• _Your objective_
Answer these questions from the forum post about the fake SLDR driver:
1. What two differences showed up when the club was compared with the one from American Golf?
2. How did the seller respond when contacted?
3. What did Taylormade say it would do with the head if it turned out to be fake?

# Fake SLDR- A narrow eascape



## Maninblack4612 (Mar 28, 2014)

I've been looking for a used SLDR for a while. Heard, via a friend of a friend of a friend, of someone who was selling one he had used twice but couldn't hit because of a big hook. We agreed a price & off I went, happy. Next day I was at the range when the pro came over to look at my new toy. He immediately said it didn't " look right". On comparing it with one from American Golf, next door to the range, we could see that the grooves on mine were slightly deeper and it was a slightly different shade of grey. More important, and something I really should have noticed, there was no serial number on the hosel or arrow to line up the shaft.

I contacted the seller who, bless him, immediately offered me a refund, which I've now got. He is adamant that he bought it from a reputable internet seller, one I've heard of. (Won't mention the name, could be construed as libel).

I played the club and used it at the range and it went really well, as long, probably longer, than my usual driver. 

When I discovered it was likely to be a fake I contacted Taylormade. I asked them a few things including what would happen if I sent them the head to examine. They said that if it was a fake they would destroy it!

What puzzles me is that if someone is going to produce a really authentic fake, why spoil it by omitting the serial number. Could it be that this club has come out of a Taylormade factory by the back door and that the only tool they didn't have access to was the one that stamps the serial numbers on. Perhaps the numbering is subject to strict security.

• _Information shown_
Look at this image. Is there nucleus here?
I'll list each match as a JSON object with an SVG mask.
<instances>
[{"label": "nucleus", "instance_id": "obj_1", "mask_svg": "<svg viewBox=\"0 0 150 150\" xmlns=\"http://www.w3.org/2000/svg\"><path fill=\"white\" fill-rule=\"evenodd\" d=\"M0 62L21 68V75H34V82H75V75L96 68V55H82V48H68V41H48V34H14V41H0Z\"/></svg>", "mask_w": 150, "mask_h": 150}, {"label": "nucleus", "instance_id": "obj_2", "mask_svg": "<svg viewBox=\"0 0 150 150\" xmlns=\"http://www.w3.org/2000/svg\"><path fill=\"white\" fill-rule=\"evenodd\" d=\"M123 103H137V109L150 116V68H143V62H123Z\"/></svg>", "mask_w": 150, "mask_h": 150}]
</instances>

• _Exercise answer_
1. The grooves were slightly deeper, and the grey was a slightly different shade.
2. He immediately offered a refund.
3. Destroy it.